> [EXERCISE PROMPT]
In the passage below on dehydrating people with severe cognitive disabilities, reproduce word for word the portion that begins with the words containing "We dehydrate profound" and ends with "food or water.".
START QUOTED PASSAGE
We dehydrate profound cognitively disabled people to death in the USA—a death that comes slowly over about a two week period, often resultin in tissue cracking and even bleeding. We dress it up in nice clothes by claiming we are merely withdrawing unwanted medical treatment. But when the treatment is basic sustenance, not only are we intentionally causing death, but symbolically, we are saying that the dehydrated person’s life is so unworthy of being lived, we won’t even give them proper food or water.
This approach to severe cognitive disability started with people diagnosed as persistently unconscious, known officially by the pejoratively worded, persistent vegetative state. (No human being is a carrot.) At first, we were assured that such dehydration deaths would be limited to people who are completely unaware, the idea being that there would be no suffering caused. But even if the advocates for dehydration believed their own arguments, it would never stay that way. Humans are logical: Once we agree that medical treatment can be withdrawn—which I support—and that tube-supplied food and water is just another medical treatment like any other—which I don’t support, it should be in its own category—then at some point, it was only a matter of time for actual lack of awareness to have nothing to do with it.
END QUOTED PASSAGE
START EXCERPTED DATA
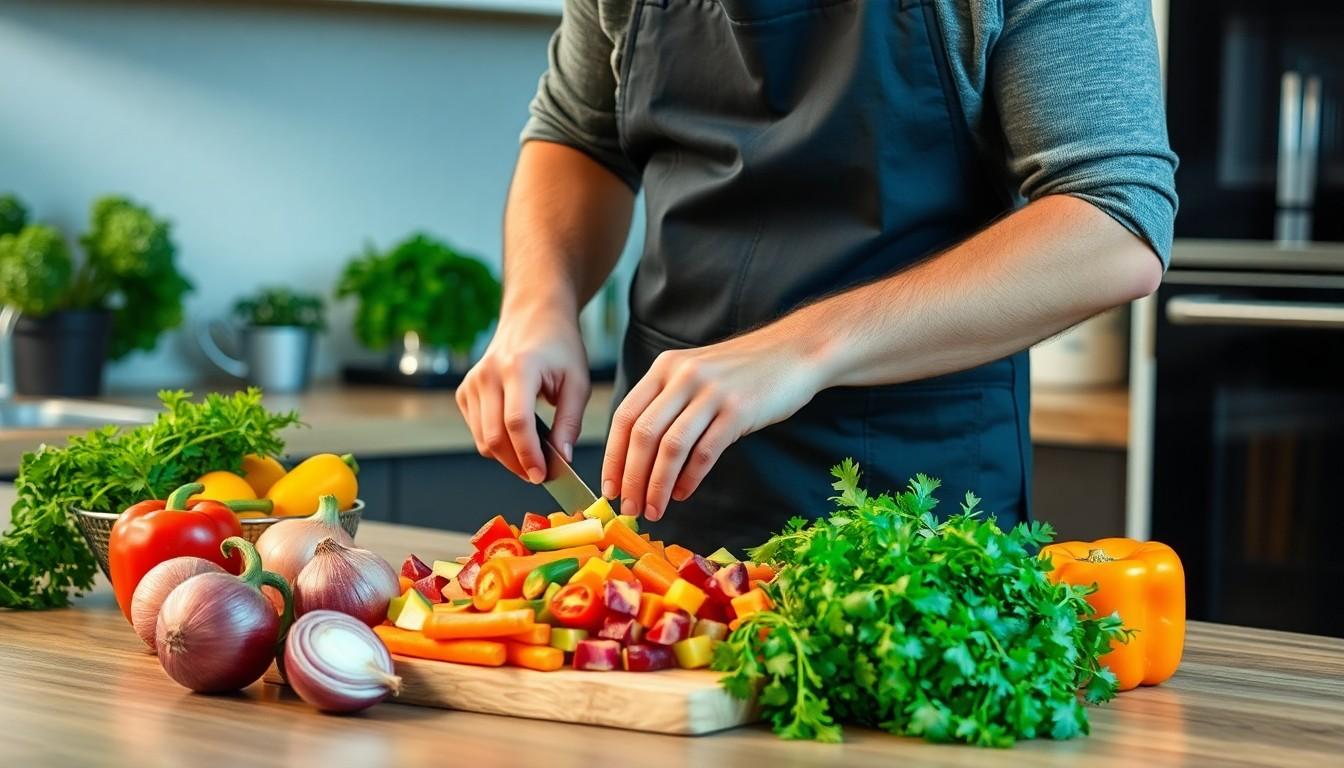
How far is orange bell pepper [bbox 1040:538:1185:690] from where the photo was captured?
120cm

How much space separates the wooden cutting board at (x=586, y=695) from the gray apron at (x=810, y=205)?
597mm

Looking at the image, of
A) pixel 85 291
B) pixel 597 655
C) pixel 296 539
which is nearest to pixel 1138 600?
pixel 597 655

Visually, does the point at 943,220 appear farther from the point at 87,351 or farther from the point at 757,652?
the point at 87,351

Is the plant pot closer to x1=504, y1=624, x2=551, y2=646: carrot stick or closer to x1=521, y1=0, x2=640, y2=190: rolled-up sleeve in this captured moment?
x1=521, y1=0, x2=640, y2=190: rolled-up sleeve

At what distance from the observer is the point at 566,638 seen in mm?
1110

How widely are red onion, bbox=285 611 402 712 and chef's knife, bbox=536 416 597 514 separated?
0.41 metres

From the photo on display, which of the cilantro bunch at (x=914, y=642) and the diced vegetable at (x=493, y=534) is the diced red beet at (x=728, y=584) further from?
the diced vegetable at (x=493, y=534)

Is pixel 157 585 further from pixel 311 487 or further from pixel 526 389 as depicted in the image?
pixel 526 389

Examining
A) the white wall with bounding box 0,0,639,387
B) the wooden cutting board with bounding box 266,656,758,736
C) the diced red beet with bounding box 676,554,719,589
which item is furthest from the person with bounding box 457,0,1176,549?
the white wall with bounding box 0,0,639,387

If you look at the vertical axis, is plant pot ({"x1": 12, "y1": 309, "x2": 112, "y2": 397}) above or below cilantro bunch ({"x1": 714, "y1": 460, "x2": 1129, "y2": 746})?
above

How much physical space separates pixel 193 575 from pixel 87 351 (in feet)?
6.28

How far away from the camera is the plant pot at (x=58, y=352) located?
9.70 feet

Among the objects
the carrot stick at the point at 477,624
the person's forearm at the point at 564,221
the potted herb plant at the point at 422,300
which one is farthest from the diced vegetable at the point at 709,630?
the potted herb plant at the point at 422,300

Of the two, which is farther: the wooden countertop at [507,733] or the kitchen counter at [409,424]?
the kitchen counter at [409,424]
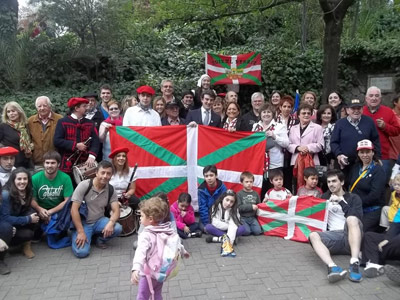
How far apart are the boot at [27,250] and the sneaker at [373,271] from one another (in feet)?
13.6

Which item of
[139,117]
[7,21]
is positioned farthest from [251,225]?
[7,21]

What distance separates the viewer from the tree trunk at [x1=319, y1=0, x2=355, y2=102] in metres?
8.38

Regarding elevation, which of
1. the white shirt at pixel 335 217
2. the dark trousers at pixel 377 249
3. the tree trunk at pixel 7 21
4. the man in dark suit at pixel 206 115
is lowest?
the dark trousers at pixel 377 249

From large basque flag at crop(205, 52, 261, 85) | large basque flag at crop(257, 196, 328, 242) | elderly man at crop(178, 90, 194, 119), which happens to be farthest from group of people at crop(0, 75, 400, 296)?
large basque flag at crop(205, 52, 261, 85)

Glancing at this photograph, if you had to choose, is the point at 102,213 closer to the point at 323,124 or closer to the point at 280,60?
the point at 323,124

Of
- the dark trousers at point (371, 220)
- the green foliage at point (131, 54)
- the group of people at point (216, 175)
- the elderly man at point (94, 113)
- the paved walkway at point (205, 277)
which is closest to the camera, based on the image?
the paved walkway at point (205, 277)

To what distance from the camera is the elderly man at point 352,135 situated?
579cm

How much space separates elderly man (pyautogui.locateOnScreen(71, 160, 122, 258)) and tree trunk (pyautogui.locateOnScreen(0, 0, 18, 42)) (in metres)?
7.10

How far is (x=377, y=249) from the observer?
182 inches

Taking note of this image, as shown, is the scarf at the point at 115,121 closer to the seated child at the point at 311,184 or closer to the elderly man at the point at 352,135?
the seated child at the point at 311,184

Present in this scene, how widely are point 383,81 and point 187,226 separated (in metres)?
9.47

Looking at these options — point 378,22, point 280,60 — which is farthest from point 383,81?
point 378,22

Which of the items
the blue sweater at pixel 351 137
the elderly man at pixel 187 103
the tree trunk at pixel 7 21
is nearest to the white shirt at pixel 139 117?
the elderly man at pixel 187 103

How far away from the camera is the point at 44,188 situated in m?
END EXCERPTED DATA
START EXCERPTED DATA
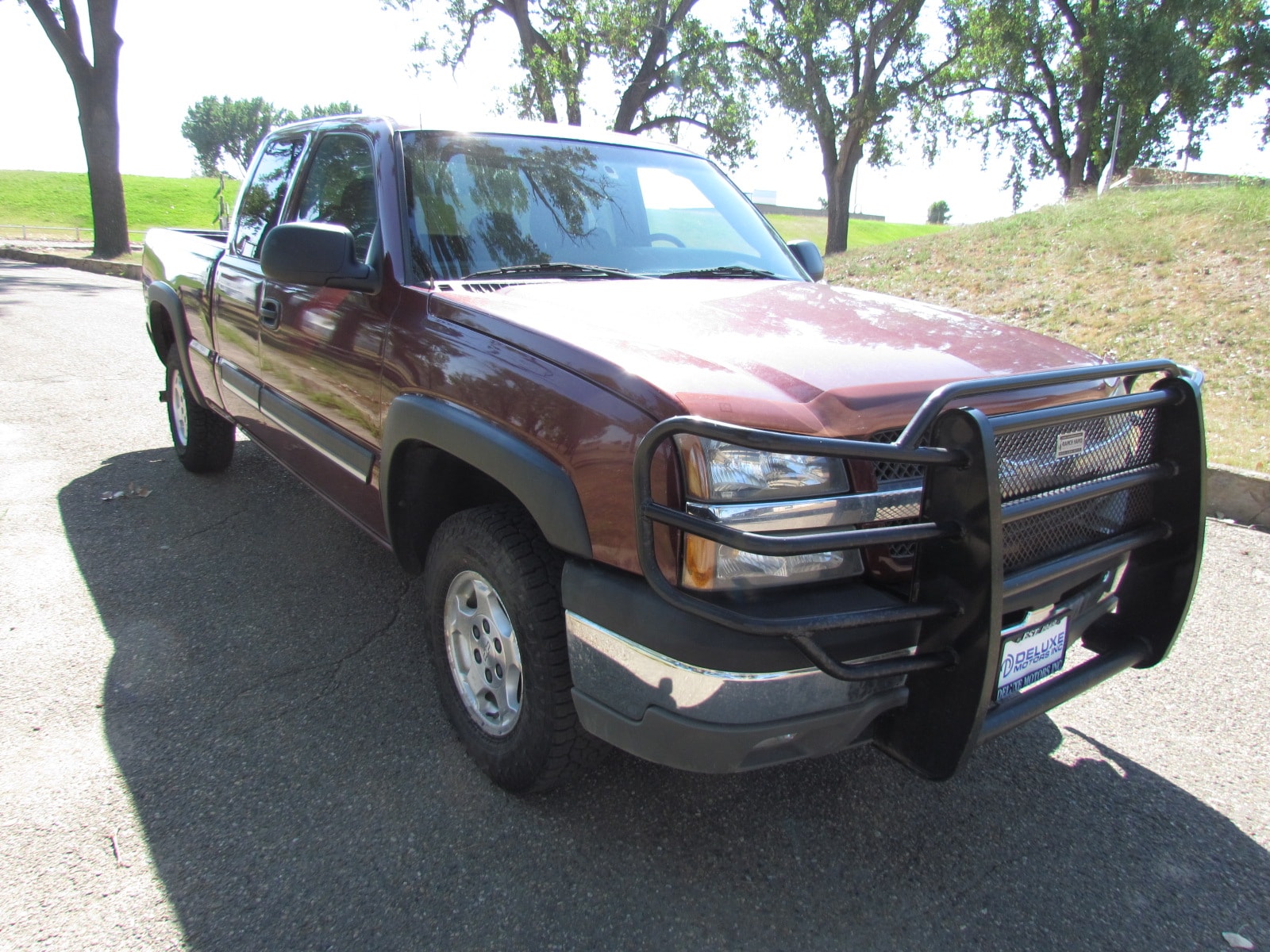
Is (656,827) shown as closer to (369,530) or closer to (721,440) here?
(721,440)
END EXCERPTED DATA
START EXCERPTED DATA
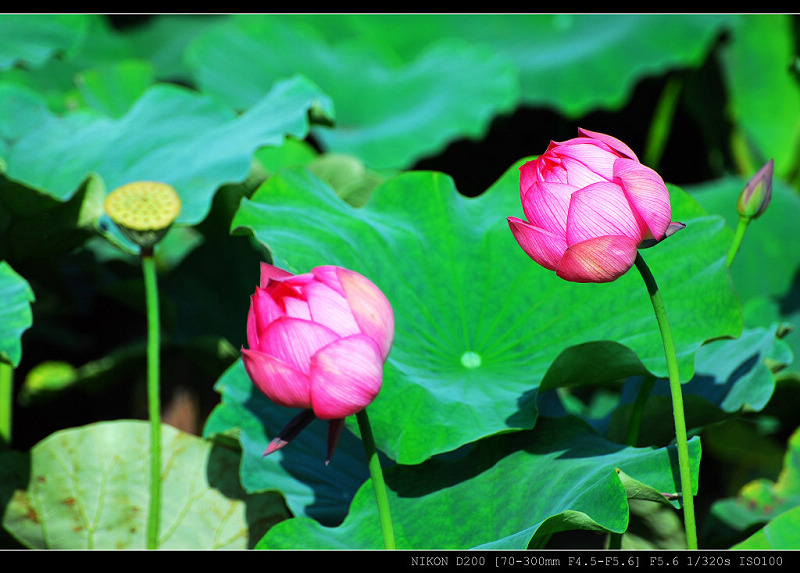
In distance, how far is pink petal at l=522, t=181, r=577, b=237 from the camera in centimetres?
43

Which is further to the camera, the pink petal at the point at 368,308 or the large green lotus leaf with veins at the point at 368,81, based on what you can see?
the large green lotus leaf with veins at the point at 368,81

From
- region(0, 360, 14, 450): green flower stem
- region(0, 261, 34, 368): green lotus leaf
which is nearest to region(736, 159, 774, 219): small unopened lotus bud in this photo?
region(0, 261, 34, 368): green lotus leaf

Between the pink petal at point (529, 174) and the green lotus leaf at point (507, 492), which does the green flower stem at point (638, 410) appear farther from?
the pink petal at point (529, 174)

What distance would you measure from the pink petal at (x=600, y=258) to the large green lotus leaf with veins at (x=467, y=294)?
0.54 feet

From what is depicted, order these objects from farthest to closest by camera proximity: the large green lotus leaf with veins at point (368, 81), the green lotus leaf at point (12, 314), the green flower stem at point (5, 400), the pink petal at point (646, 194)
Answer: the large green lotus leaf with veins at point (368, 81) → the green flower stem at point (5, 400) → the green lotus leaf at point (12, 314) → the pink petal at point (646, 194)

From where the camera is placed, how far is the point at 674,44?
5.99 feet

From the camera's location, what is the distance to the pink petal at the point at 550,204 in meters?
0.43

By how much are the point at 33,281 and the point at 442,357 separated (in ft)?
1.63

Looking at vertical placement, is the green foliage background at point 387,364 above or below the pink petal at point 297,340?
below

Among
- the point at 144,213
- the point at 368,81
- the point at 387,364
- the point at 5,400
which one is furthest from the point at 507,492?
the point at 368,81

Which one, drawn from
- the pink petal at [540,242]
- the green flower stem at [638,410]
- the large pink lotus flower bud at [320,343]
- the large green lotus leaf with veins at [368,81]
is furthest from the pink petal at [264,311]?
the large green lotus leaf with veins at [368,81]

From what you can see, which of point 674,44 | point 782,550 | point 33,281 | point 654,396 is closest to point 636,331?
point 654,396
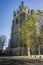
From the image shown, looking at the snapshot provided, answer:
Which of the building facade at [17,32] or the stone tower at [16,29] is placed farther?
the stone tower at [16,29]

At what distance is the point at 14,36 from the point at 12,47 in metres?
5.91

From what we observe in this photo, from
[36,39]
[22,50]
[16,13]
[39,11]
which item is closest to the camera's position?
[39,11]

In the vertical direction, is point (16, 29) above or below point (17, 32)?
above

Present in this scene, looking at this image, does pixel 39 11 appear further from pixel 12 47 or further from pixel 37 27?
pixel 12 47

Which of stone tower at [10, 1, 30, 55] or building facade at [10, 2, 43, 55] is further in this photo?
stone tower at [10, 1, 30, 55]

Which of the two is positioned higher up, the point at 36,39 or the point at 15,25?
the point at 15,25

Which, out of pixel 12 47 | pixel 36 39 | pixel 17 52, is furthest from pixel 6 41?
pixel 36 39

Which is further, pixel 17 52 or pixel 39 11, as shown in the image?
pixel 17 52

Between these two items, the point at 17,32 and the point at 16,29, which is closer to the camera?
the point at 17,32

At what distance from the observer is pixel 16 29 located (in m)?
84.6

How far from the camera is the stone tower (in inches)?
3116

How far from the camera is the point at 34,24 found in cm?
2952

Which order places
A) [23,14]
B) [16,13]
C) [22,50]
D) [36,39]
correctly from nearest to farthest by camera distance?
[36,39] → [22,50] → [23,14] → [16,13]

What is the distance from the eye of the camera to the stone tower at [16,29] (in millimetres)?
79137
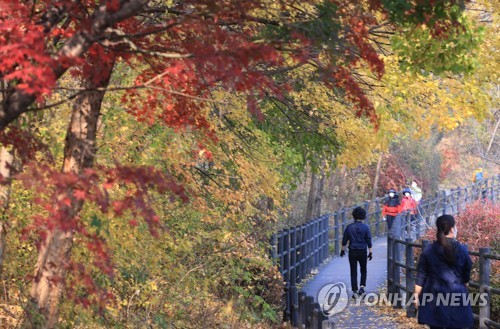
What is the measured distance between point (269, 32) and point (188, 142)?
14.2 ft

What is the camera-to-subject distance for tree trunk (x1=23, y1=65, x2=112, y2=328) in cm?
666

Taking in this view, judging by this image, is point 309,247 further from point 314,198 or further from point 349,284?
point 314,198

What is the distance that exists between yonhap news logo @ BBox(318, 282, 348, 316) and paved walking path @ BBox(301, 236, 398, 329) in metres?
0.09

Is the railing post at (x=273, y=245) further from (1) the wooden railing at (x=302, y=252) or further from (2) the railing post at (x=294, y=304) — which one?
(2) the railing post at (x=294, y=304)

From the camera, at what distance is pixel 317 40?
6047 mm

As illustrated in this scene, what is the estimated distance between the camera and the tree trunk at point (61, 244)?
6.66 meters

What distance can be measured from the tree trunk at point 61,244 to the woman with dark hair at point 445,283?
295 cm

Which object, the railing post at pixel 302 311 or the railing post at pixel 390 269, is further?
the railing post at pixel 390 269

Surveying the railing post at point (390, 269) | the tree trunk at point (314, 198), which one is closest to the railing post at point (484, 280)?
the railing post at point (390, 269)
END EXCERPTED DATA
> [ANSWER FOR THIS EXERCISE]
We dehydrate profound cognitively disabled people to death in the USA—a death that comes slowly over about a two week period, often resultin in tissue cracking and even bleeding. We dress it up in nice clothes by claiming we are merely withdrawing unwanted medical treatment. But when the treatment is basic sustenance, not only are we intentionally causing death, but symbolically, we are saying that the dehydrated person’s life is so unworthy of being lived, we won’t even give them proper food or water.